== Task prompt ==
Copy out every row below with each "legend" replaced by "key", keeping everything else unchanged.

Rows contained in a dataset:
-- Opening Marker --

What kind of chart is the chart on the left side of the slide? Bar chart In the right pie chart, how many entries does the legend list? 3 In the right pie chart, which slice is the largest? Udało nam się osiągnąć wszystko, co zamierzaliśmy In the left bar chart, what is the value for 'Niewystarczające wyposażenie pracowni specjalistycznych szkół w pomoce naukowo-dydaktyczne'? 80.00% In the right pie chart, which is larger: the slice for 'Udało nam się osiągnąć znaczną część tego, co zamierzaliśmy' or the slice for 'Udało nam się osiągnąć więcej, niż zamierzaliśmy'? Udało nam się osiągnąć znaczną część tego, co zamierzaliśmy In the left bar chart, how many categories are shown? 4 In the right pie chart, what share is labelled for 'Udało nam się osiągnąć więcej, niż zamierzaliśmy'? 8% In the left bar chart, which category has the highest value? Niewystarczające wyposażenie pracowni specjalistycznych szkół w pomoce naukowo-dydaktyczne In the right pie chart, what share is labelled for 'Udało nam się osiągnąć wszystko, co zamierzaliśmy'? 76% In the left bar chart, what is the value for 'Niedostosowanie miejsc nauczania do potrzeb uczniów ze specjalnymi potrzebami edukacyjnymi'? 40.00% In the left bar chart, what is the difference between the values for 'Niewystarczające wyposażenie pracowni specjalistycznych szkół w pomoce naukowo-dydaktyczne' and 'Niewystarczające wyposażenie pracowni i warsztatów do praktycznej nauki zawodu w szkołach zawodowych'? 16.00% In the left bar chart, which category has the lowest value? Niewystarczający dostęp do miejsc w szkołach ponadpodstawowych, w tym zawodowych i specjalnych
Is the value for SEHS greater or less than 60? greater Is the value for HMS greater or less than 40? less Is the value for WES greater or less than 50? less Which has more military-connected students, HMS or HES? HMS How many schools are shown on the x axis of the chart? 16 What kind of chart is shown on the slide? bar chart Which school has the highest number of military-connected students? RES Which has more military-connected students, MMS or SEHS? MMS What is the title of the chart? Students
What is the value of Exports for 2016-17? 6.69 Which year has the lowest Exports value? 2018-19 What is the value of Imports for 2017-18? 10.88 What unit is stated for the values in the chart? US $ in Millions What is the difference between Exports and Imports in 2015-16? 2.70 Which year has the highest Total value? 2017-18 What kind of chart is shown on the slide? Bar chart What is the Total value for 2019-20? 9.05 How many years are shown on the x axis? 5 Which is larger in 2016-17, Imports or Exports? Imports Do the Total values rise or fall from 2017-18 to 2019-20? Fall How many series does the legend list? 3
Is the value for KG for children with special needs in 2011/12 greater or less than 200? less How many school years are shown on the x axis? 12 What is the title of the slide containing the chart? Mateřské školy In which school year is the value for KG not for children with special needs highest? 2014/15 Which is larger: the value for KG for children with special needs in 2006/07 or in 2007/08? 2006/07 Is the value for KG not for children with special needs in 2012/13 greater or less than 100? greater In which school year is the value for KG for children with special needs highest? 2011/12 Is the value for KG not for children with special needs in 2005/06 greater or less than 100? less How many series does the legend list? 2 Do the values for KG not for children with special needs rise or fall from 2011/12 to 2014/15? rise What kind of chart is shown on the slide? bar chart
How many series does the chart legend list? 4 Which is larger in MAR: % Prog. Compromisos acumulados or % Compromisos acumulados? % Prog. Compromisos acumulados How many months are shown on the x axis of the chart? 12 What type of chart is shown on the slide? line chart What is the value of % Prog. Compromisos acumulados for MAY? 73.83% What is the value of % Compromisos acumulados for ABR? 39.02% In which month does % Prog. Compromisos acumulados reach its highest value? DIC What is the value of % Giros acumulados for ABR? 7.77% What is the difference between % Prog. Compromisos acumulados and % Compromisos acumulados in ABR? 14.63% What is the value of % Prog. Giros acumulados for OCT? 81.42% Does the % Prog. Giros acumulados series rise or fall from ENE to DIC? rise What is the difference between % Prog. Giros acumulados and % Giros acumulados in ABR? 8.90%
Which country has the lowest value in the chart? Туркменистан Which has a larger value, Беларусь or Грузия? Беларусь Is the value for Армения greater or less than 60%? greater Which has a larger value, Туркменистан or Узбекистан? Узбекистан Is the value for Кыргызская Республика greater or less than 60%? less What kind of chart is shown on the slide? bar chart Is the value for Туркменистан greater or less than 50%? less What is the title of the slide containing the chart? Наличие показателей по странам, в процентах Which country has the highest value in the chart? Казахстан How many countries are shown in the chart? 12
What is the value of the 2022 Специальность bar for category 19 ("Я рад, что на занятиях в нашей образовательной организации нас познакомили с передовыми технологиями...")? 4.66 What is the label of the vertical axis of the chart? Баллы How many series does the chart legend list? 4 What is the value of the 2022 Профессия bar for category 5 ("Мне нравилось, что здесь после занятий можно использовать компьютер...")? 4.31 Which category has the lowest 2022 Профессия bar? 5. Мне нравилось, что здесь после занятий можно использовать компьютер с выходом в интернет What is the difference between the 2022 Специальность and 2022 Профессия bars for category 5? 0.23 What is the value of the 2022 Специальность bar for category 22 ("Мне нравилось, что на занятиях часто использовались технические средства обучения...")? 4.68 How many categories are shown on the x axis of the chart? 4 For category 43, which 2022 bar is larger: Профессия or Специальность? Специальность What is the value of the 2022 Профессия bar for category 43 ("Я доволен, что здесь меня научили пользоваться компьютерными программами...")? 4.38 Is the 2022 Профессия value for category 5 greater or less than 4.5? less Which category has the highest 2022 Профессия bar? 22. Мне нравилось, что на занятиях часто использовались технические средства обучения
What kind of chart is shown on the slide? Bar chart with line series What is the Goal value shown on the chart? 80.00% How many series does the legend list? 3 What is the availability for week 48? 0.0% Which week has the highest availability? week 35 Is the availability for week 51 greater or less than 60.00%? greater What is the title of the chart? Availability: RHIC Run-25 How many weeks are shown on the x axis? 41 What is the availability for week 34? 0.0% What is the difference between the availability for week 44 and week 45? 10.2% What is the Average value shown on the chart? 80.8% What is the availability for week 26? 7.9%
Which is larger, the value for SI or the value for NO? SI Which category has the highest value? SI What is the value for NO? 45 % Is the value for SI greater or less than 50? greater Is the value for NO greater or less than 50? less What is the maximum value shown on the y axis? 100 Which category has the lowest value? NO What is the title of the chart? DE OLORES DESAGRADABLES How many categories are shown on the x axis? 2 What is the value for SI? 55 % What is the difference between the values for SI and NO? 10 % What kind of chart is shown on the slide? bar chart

-- Closing Marker --

== Result of this task ==
What kind of chart is the chart on the left side of the slide? Bar chart In the right pie chart, how many entries does the key list? 3 In the right pie chart, which slice is the largest? Udało nam się osiągnąć wszystko, co zamierzaliśmy In the left bar chart, what is the value for 'Niewystarczające wyposażenie pracowni specjalistycznych szkół w pomoce naukowo-dydaktyczne'? 80.00% In the right pie chart, which is larger: the slice for 'Udało nam się osiągnąć znaczną część tego, co zamierzaliśmy' or the slice for 'Udało nam się osiągnąć więcej, niż zamierzaliśmy'? Udało nam się osiągnąć znaczną część tego, co zamierzaliśmy In the left bar chart, how many categories are shown? 4 In the right pie chart, what share is labelled for 'Udało nam się osiągnąć więcej, niż zamierzaliśmy'? 8% In the left bar chart, which category has the highest value? Niewystarczające wyposażenie pracowni specjalistycznych szkół w pomoce naukowo-dydaktyczne In the right pie chart, what share is labelled for 'Udało nam się osiągnąć wszystko, co zamierzaliśmy'? 76% In the left bar chart, what is the value for 'Niedostosowanie miejsc nauczania do potrzeb uczniów ze specjalnymi potrzebami edukacyjnymi'? 40.00% In the left bar chart, what is the difference between the values for 'Niewystarczające wyposażenie pracowni specjalistycznych szkół w pomoce naukowo-dydaktyczne' and 'Niewystarczające wyposażenie pracowni i warsztatów do praktycznej nauki zawodu w szkołach zawodowych'? 16.00% In the left bar chart, which category has the lowest value? Niewystarczający dostęp do miejsc w szkołach ponadpodstawowych, w tym zawodowych i specjalnych
Is the value for SEHS greater or less than 60? greater Is the value for HMS greater or less than 40? less Is the value for WES greater or less than 50? less Which has more military-connected students, HMS or HES? HMS How many schools are shown on the x axis of the chart? 16 What kind of chart is shown on the slide? bar chart Which school has the highest number of military-connected students? RES Which has more military-connected students, MMS or SEHS? MMS What is the title of the chart? Students
What is the value of Exports for 2016-17? 6.69 Which year has the lowest Exports value? 2018-19 What is the value of Imports for 2017-18? 10.88 What unit is stated for the values in the chart? US $ in Millions What is the difference between Exports and Imports in 2015-16? 2.70 Which year has the highest Total value? 2017-18 What kind of chart is shown on the slide? Bar chart What is the Total value for 2019-20? 9.05 How many years are shown on the x axis? 5 Which is larger in 2016-17, Imports or Exports? Imports Do the Total values rise or fall from 2017-18 to 2019-20? Fall How many series does the key list? 3
Is the value for KG for children with special needs in 2011/12 greater or less than 200? less How many school years are shown on the x axis? 12 What is the title of the slide containing the chart? Mateřské školy In which school year is the value for KG not for children with special needs highest? 2014/15 Which is larger: the value for KG for children with special needs in 2006/07 or in 2007/08? 2006/07 Is the value for KG not for children with special needs in 2012/13 greater or less than 100? greater In which school year is the value for KG for children with special needs highest? 2011/12 Is the value for KG not for children with special needs in 2005/06 greater or less than 100? less How many series does the key list? 2 Do the values for KG not for children with special needs rise or fall from 2011/12 to 2014/15? rise What kind of chart is shown on the slide? bar chart
How many series does the chart key list? 4 Which is larger in MAR: % Prog. Compromisos acumulados or % Compromisos acumulados? % Prog. Compromisos acumulados How many months are shown on the x axis of the chart? 12 What type of chart is shown on the slide? line chart What is the value of % Prog. Compromisos acumulados for MAY? 73.83% What is the value of % Compromisos acumulados for ABR? 39.02% In which month does % Prog. Compromisos acumulados reach its highest value? DIC What is the value of % Giros acumulados for ABR? 7.77% What is the difference between % Prog. Compromisos acumulados and % Compromisos acumulados in ABR? 14.63% What is the value of % Prog. Giros acumulados for OCT? 81.42% Does the % Prog. Giros acumulados series rise or fall from ENE to DIC? rise What is the difference between % Prog. Giros acumulados and % Giros acumulados in ABR? 8.90%
Which country has the lowest value in the chart? Туркменистан Which has a larger value, Беларусь or Грузия? Беларусь Is the value for Армения greater or less than 60%? greater Which has a larger value, Туркменистан or Узбекистан? Узбекистан Is the value for Кыргызская Республика greater or less than 60%? less What kind of chart is shown on the slide? bar chart Is the value for Туркменистан greater or less than 50%? less What is the title of the slide containing the chart? Наличие показателей по странам, в процентах Which country has the highest value in the chart? Казахстан How many countries are shown in the chart? 12
What is the value of the 2022 Специальность bar for category 19 ("Я рад, что на занятиях в нашей образовательной организации нас познакомили с передовыми технологиями...")? 4.66 What is the label of the vertical axis of the chart? Баллы How many series does the chart key list? 4 What is the value of the 2022 Профессия bar for category 5 ("Мне нравилось, что здесь после занятий можно использовать компьютер...")? 4.31 Which category has the lowest 2022 Профессия bar? 5. Мне нравилось, что здесь после занятий можно использовать компьютер с выходом в интернет What is the difference between the 2022 Специальность and 2022 Профессия bars for category 5? 0.23 What is the value of the 2022 Специальность bar for category 22 ("Мне нравилось, что на занятиях часто использовались технические средства обучения...")? 4.68 How many categories are shown on the x axis of the chart? 4 For category 43, which 2022 bar is larger: Профессия or Специальность? Специальность What is the value of the 2022 Профессия bar for category 43 ("Я доволен, что здесь меня научили пользоваться компьютерными программами...")? 4.38 Is the 2022 Профессия value for category 5 greater or less than 4.5? less Which category has the highest 2022 Профессия bar? 22. Мне нравилось, что на занятиях часто использовались технические средства обучения
What kind of chart is shown on the slide? Bar chart with line series What is the Goal value shown on the chart? 80.00% How many series does the key list? 3 What is the availability for week 48? 0.0% Which week has the highest availability? week 35 Is the availability for week 51 greater or less than 60.00%? greater What is the title of the chart? Availability: RHIC Run-25 How many weeks are shown on the x axis? 41 What is the availability for week 34? 0.0% What is the difference between the availability for week 44 and week 45? 10.2% What is the Average value shown on the chart? 80.8% What is the availability for week 26? 7.9%
Which is larger, the value for SI or the value for NO? SI Which category has the highest value? SI What is the value for NO? 45 % Is the value for SI greater or less than 50? greater Is the value for NO greater or less than 50? less What is the maximum value shown on the y axis? 100 Which category has the lowest value? NO What is the title of the chart? DE OLORES DESAGRADABLES How many categories are shown on the x axis? 2 What is the value for SI? 55 % What is the difference between the values for SI and NO? 10 % What kind of chart is shown on the slide? bar chart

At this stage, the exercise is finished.